**Extracted material**
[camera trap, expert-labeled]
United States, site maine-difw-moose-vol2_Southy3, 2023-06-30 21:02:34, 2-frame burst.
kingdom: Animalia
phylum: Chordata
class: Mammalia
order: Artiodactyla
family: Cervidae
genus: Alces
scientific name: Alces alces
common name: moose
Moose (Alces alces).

...

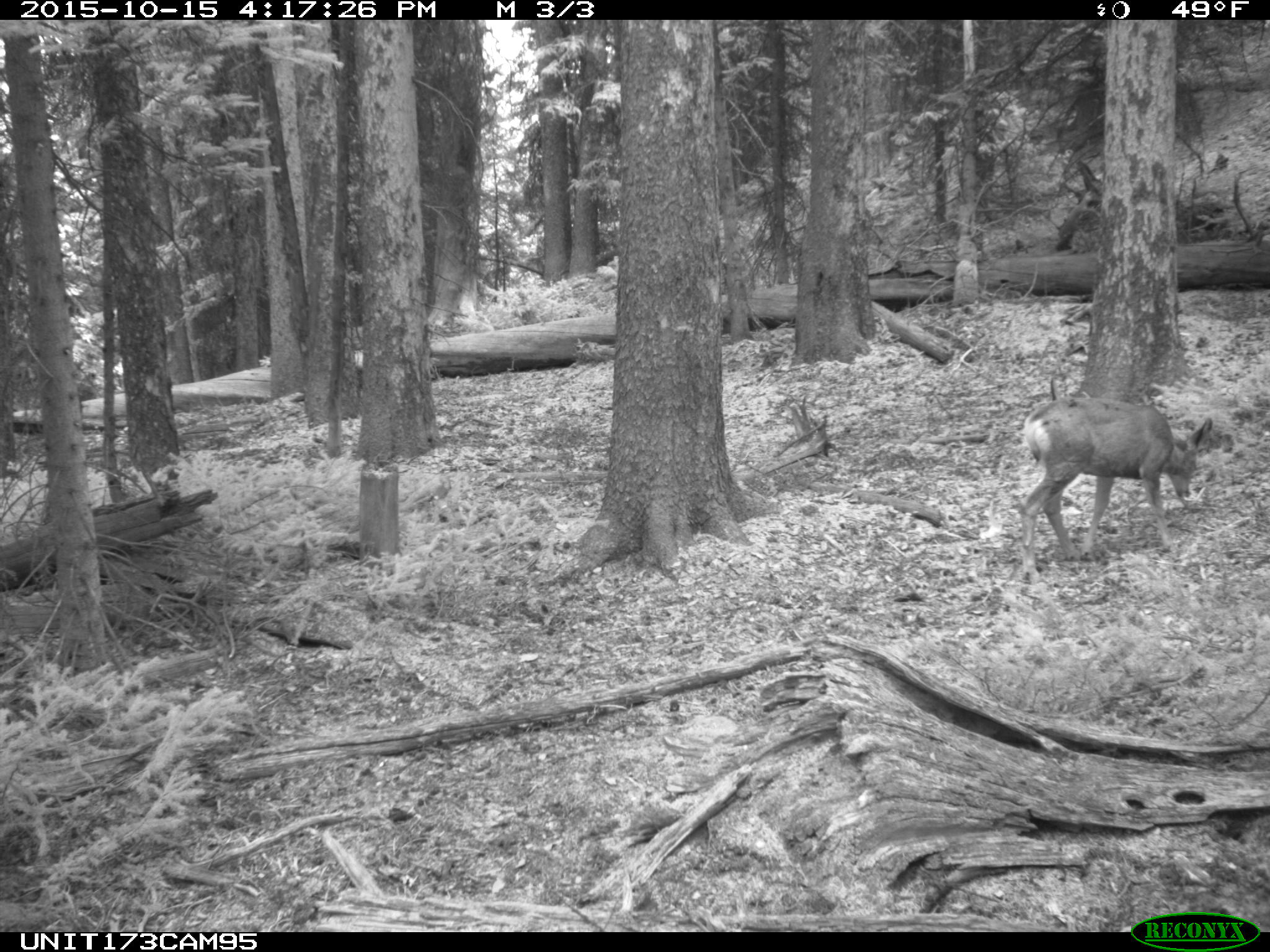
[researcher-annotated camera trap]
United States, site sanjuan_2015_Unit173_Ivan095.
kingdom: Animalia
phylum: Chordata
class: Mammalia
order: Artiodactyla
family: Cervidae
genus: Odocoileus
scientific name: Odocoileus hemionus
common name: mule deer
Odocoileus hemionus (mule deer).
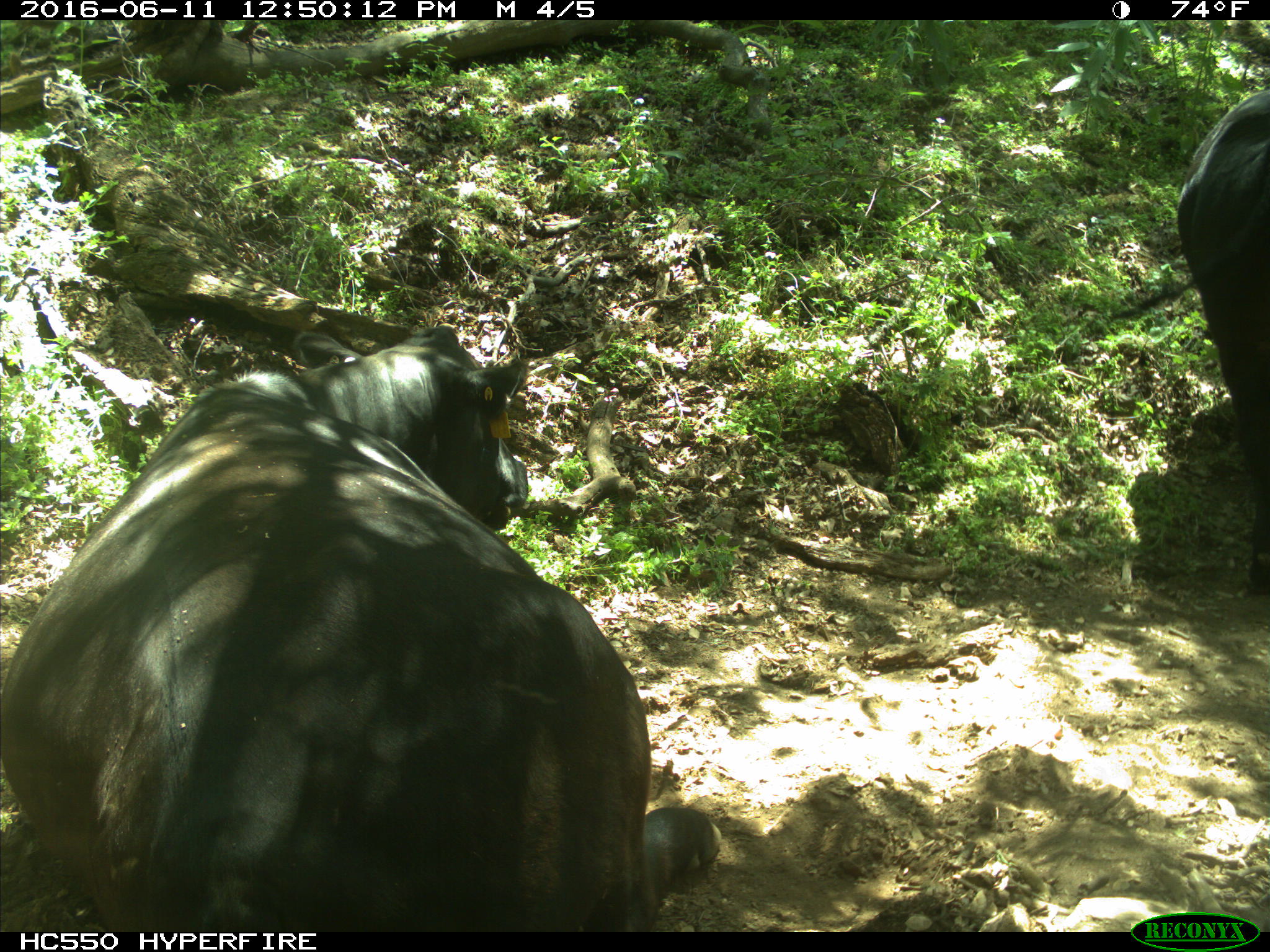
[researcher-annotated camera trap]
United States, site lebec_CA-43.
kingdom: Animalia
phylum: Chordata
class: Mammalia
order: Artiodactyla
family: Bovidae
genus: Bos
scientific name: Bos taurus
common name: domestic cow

* * *

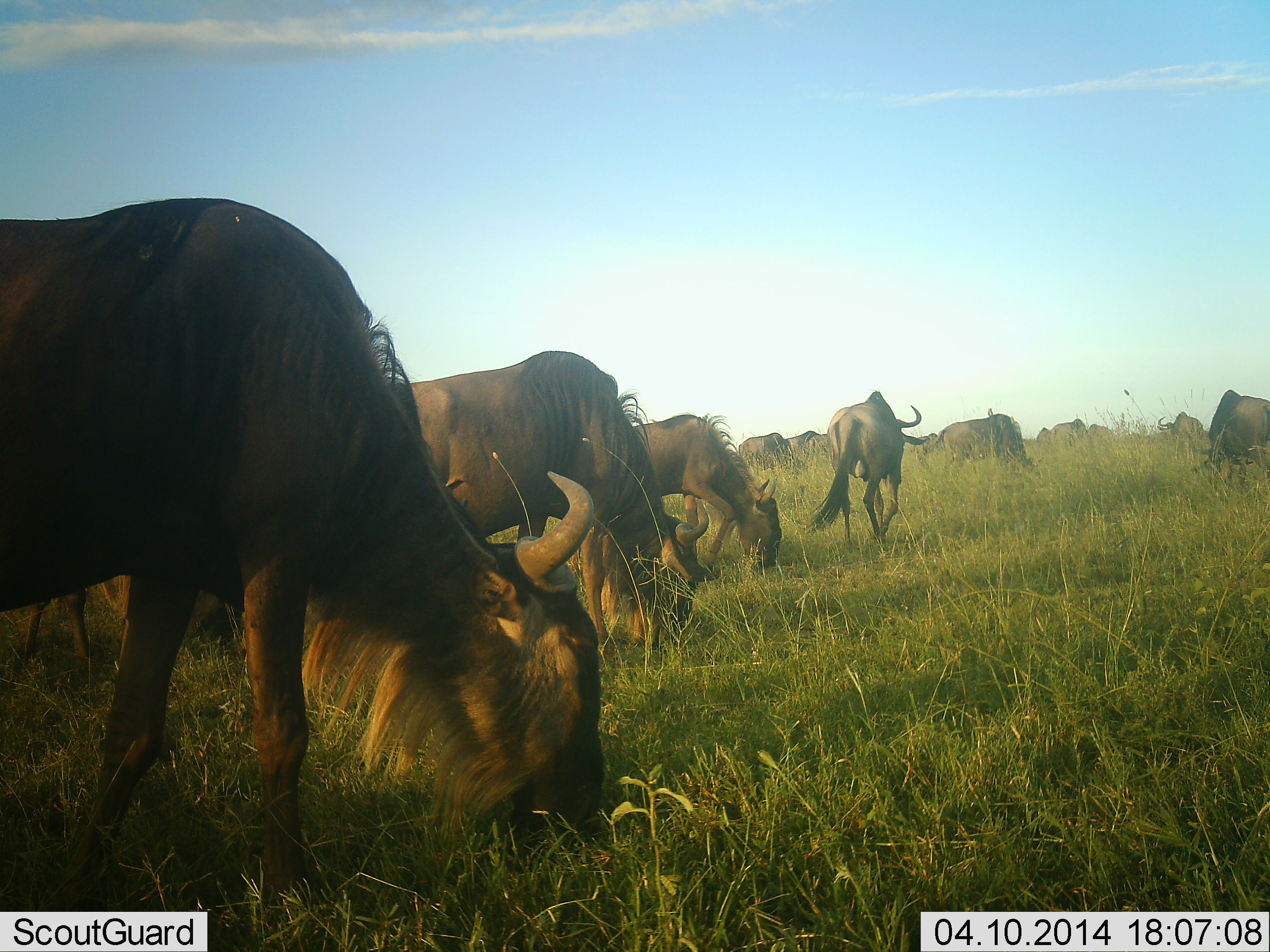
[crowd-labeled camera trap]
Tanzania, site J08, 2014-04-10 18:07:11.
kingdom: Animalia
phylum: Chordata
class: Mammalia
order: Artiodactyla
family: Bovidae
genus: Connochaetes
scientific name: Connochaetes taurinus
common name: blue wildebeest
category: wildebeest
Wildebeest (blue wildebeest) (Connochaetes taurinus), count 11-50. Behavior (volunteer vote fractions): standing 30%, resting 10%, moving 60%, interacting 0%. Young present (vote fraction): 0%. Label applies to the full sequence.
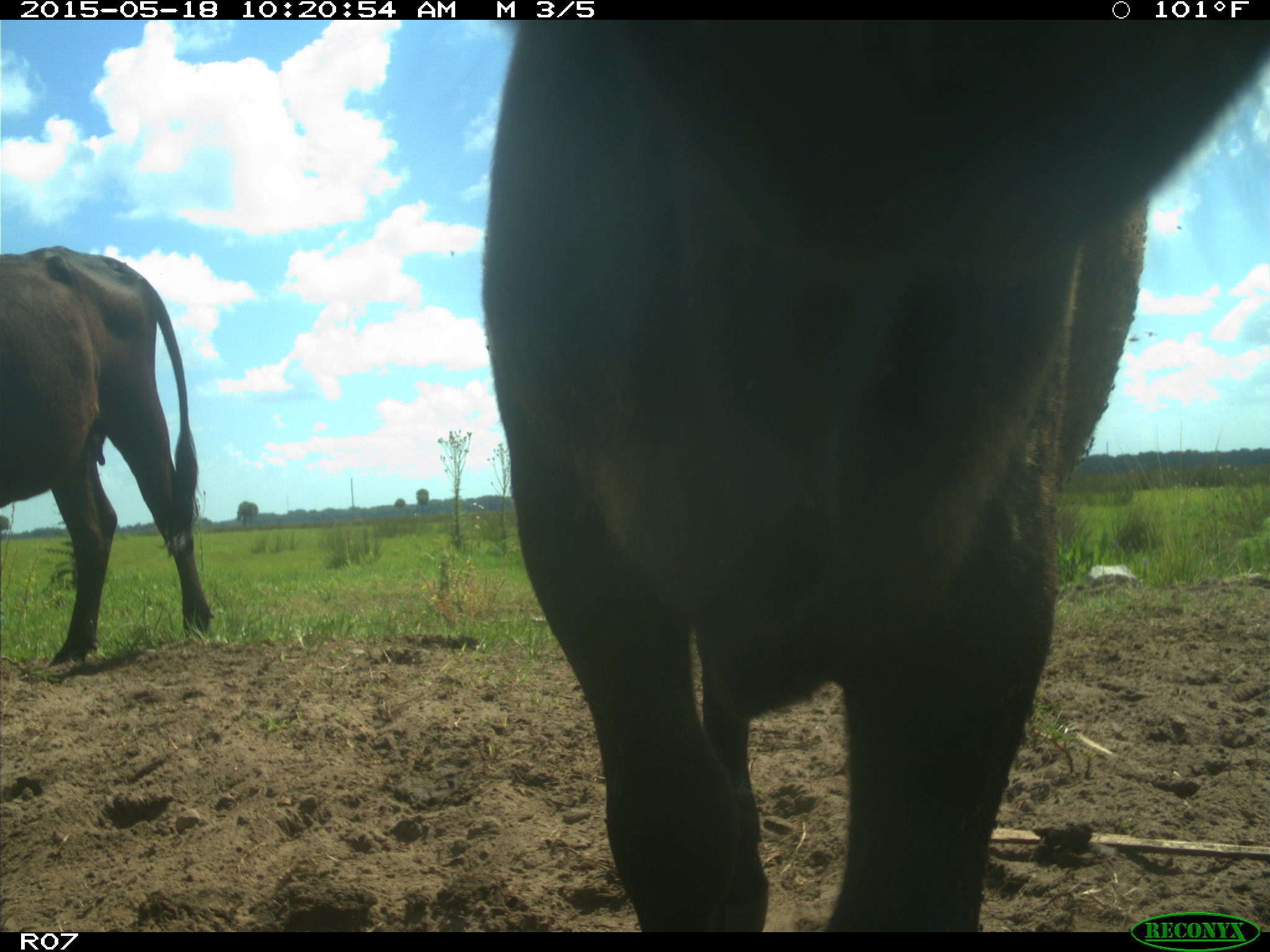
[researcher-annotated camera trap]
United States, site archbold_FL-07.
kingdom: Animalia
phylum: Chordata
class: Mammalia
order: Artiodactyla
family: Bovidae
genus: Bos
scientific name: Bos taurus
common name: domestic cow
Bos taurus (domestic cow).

**Task item**
The answer must consist solely of the number of lines in the listing that include the string "scientific".

**The answer**
5